Is the Leap Manifesto at risk of easy reversal?

Today, Toronto350.org hosted a teach-in in preparation for the climate change consultations which the Trudeau government has asked MPs to hold.

Avi Lewis — co-creator of the Leap Manifesto — was on the panel. The question which I submitted through the commendable system of written cards (to avoid tedious speeches from the self-important audience members) wasn’t posed to the panel, but I did ask Mr. Lewis about it after.

Specifically, I raised the issue of progressive climate change policies being adopted by one government and removed or reversed by the next. How can we enact policies that can avoid the worst impacts of climate change and avoid being reversed when new governments take power, especially right-wing ones?

Mr. Lewis said that the climate movement doesn’t have an answer to this question.

He began by describing how the right wing in North America has been effective at creating mechanisms to lock in its own policies. Specifically, he cited the network of right-wing think tanks and multilateral trade agreements that constrain the policy options of future left-leaning governments. To this could be added some of Sylvia Bashevkin’s analysis of how centre-left governments like those of Clinton and Chretien adopted much of the thought of their right-wing predecessors.

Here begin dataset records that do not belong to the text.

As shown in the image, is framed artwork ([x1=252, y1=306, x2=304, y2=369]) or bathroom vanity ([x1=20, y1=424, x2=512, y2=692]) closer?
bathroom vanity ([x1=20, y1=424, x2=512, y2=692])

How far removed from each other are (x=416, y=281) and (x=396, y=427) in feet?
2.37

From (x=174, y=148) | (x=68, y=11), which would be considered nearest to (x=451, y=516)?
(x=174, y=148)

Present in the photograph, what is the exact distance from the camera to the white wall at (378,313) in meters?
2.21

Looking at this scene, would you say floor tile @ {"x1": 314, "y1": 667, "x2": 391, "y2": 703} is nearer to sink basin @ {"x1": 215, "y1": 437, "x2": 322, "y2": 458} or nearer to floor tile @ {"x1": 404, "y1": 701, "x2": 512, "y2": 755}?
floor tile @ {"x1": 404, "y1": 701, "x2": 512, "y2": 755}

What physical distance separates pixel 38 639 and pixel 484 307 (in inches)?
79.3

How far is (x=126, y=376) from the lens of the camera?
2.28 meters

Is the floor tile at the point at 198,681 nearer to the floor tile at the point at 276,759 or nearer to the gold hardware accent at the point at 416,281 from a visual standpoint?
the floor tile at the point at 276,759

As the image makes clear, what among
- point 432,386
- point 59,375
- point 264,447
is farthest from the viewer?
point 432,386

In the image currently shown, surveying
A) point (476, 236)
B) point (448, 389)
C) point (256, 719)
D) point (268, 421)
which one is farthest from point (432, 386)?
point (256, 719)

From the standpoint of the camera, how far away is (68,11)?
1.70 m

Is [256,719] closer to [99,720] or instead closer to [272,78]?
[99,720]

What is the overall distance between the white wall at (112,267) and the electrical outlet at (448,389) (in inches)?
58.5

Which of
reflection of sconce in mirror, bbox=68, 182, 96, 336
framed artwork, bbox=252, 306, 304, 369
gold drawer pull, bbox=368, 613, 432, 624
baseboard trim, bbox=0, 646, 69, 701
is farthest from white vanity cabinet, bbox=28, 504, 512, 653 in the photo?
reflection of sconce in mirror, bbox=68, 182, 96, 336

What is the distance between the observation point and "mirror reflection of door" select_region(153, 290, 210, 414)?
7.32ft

I went on to contrast two potential approaches to success, the hope that a coalition of leftist forces can work together to achieve all of their objectives (which seemed the underlying logic of today’s event, and much other climate change organizing) and the approach embodied by the Citizens’ Climate Lobby (CCL), in which they are strictly non-partisan and seek to become a trusted source of climate information for members of all political parties and adherents to all mainstream ideologies.

Mr. Lewis said that he saw little point in the CCL approach, in part because parties like the Republicans in the U.S. are so unreceptive. He also thought this approach has been tried unsuccessfully by the climate movement already, whereas major pressure from a left-wing coalition was novel and might be able to drive change in a government like Trudeau’s.

I remain skeptical about the idea that a coalition of the centre-to-far-left can achieve durable success on climate change. These are critical years in terms of blocking big new infrastructure projects, but solving climate change will ultimately require decades of belt-tightening and sacrifice. Conservatives need to be on board if we’re going to succeed, and tying climate change mitigation too tightly to other elements of the left-wing agenda could impede that. Hence my anxiety about non-strategic linkages with laudable but not critically connected causes, from LGBTQ rights to minimum wage policy to the conduct of police forces.

The big exception in my view is solidarity with indigenous peoples. Around the world, they are absolutely central to the process of shutting down fossil fuel development. In Canada, where the Trudeau government remains either clueless or in denial, they may also be the only ones with the legal power to stop the construction of fossil fuel production and transportation infrastructure that we will all regret.

Author: Milan

In the spring of 2005, I graduated from the University of British Columbia with a degree in International Relations and a general focus in the area of environmental politics. In the fall of 2005, I began reading for an M.Phil in IR at Wadham College, Oxford. Outside school, I am very interested in photography, writing, and the outdoors. I am writing this blog to keep in touch with friends and family around the world, provide a more personal view of graduate student life in Oxford, and pass on some lessons I've learned here.

16 thoughts on “Is the Leap Manifesto at risk of easy reversal?”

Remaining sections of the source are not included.